The despairing English nobleman is forcibly saved against his will, whereas the real
Alicia Clary, coincidentally on the same voyage, drowns when her lifeboat overturns. From
his castle in England, Lord Ewald telegraphs Edison a few final words before blowing his
brains out (as he had originally intended at the start of the novel). Tomorrow's Eve ends
with a Wagnerian Liebestod in which love is linked to death; only suicide enables
one to rise superior to a detestable world where life is inherently vile. (The poet Paul
Verlaine called the catastrophe devastating in that a soul is forever annihilated and
Edison, its creator, crushed. Noting that when Villiers died in 1889 [the year the novel
takes place], the real Edison was in Paris, Verlaine wonders if the American inventor was
aware that he was the hero of such a splendid symbolic work.)
Epic in its ambitions, Villiers' novel has been called the French Faust.

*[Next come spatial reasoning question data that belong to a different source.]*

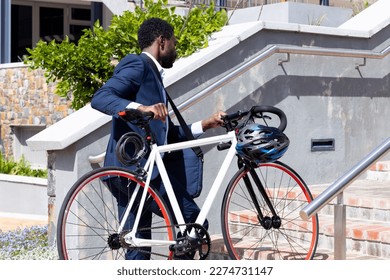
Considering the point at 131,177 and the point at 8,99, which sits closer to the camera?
the point at 131,177

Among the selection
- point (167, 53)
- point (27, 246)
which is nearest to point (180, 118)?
point (167, 53)

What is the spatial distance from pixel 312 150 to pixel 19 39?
1648cm

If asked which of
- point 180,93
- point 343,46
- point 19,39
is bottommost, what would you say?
point 180,93

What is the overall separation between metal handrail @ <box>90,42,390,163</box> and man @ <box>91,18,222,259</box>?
1.17 metres

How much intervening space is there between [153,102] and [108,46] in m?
2.74

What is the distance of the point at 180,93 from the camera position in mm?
6660

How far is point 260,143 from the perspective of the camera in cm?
488

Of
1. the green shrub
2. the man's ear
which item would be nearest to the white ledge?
the man's ear

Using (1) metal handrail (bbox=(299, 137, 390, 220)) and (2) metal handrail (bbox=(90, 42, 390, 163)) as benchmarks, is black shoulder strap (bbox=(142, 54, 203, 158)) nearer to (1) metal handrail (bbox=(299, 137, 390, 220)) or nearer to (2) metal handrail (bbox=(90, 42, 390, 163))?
(1) metal handrail (bbox=(299, 137, 390, 220))

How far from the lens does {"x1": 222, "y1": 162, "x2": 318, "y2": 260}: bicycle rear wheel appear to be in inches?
199

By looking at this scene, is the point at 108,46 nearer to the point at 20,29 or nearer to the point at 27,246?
the point at 27,246
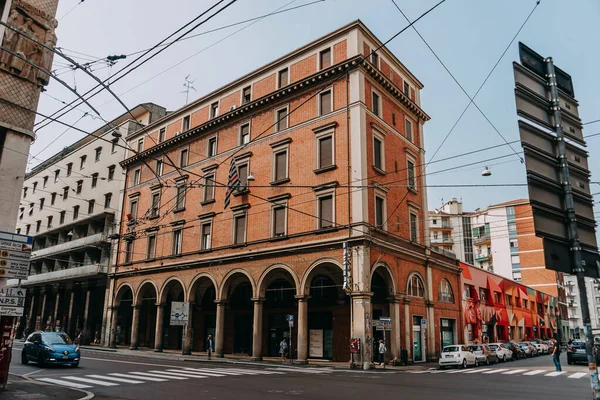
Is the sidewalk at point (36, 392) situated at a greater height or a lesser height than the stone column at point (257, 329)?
lesser

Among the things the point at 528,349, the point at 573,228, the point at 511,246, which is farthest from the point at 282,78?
the point at 511,246

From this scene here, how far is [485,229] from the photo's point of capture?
84.4 metres

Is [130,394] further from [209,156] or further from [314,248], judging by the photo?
[209,156]

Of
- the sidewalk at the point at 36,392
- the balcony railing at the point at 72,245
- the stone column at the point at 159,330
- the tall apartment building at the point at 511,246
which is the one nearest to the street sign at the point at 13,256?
the sidewalk at the point at 36,392

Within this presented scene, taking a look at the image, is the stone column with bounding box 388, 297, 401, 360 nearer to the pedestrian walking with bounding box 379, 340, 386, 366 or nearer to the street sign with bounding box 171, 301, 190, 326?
the pedestrian walking with bounding box 379, 340, 386, 366

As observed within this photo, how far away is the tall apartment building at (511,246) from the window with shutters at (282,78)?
150ft

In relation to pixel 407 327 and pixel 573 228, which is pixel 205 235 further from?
pixel 573 228

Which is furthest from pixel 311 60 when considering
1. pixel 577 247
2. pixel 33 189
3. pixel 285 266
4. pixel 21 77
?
pixel 33 189

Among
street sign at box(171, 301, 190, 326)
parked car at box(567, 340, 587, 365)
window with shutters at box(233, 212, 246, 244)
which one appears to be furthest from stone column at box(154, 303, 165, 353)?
parked car at box(567, 340, 587, 365)

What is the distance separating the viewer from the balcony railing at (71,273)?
43.6m

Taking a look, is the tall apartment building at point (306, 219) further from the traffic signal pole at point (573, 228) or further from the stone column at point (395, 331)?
the traffic signal pole at point (573, 228)

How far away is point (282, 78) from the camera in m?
33.3

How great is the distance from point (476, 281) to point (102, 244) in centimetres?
3563

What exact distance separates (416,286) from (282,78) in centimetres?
1749
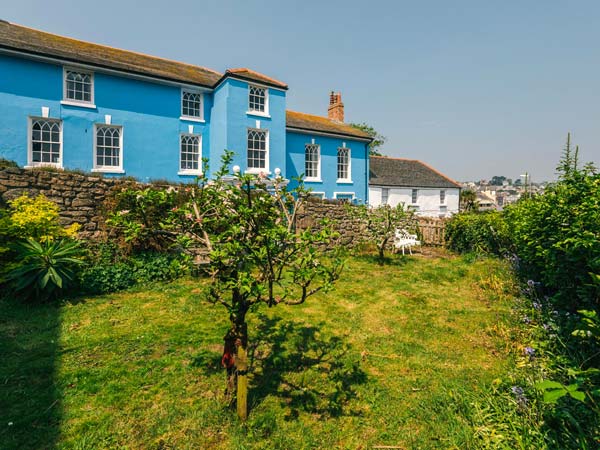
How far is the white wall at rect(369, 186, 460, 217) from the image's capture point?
2708cm

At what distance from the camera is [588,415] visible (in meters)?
3.13

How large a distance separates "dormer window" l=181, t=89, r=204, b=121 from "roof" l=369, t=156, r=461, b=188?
603 inches

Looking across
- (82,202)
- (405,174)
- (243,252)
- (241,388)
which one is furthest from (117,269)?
(405,174)

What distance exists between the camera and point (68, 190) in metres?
8.82

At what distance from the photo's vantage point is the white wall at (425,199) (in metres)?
27.1

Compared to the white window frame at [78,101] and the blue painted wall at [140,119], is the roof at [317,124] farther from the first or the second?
the white window frame at [78,101]

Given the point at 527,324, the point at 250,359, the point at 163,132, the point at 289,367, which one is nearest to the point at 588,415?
the point at 527,324

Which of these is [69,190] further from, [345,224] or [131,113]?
[345,224]

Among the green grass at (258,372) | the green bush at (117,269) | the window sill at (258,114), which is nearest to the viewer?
the green grass at (258,372)

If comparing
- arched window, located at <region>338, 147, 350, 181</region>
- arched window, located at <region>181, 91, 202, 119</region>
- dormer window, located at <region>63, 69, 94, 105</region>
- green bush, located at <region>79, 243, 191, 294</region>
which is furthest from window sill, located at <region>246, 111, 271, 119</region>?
green bush, located at <region>79, 243, 191, 294</region>

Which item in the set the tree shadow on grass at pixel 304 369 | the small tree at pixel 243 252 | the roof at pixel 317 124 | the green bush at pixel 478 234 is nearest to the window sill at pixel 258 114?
the roof at pixel 317 124

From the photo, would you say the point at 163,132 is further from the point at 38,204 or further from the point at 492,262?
the point at 492,262

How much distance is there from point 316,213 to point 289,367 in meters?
9.18

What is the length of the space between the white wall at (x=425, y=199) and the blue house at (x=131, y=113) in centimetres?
877
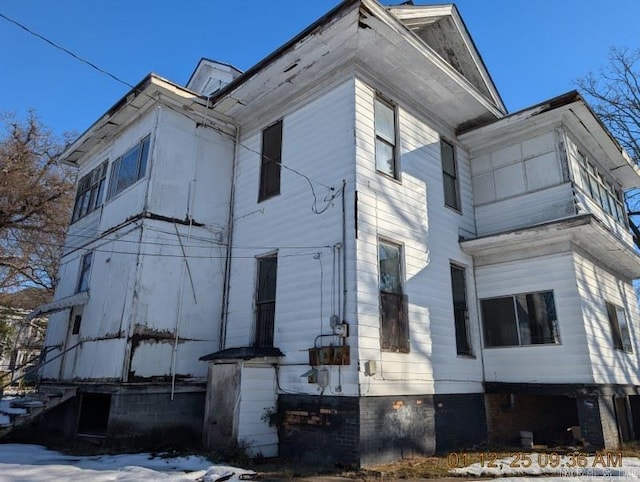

In
the chapter on "Robots and Humans" in his theoretical study Futurology and
the Fantastic, Stanislaw Lem makes a somewhat less favorable estimate. He judges Tomorrow's
Eve as proto-SF, touchingly anachronistic in its naive technical descriptions of the
mechanism of the Android (lacking even any indication of how her sight functions) and
inept in its inadequately justified attribution of a soul to Hadaly, but farsighted in its
satiric analysis of linguistic cliches, which anticipates the plays of Ionesco. The Soviet
critic, N. Rykova, on the other hand, considers Tomorrow's Eve as an SF utopian
fantasy which by the end--given Villiers' belief in the power of the dream--becomes
transformed into a fairy tale, but nonetheless remains prophetic in its exploration of the
motif of the automaton that acquires independent existence and free will. Here the Soviet
writer sees a bond between Villiers' work and modern SF; indeed, he compares it to Lem's Solaris,
where the heroine created by powers unknown to man has more than a little in common
with the Android Hadaly.
We have reason to be grateful to Robert Martin Adams, who has made Tomorrow's Eve available
in an excellent English translation, to which he has provided a lucid and informative
introduction about Villiers. My only quarrel is with Adams's rendering of the title, which
I believe would be both more accurate and resonant as The Future Eve.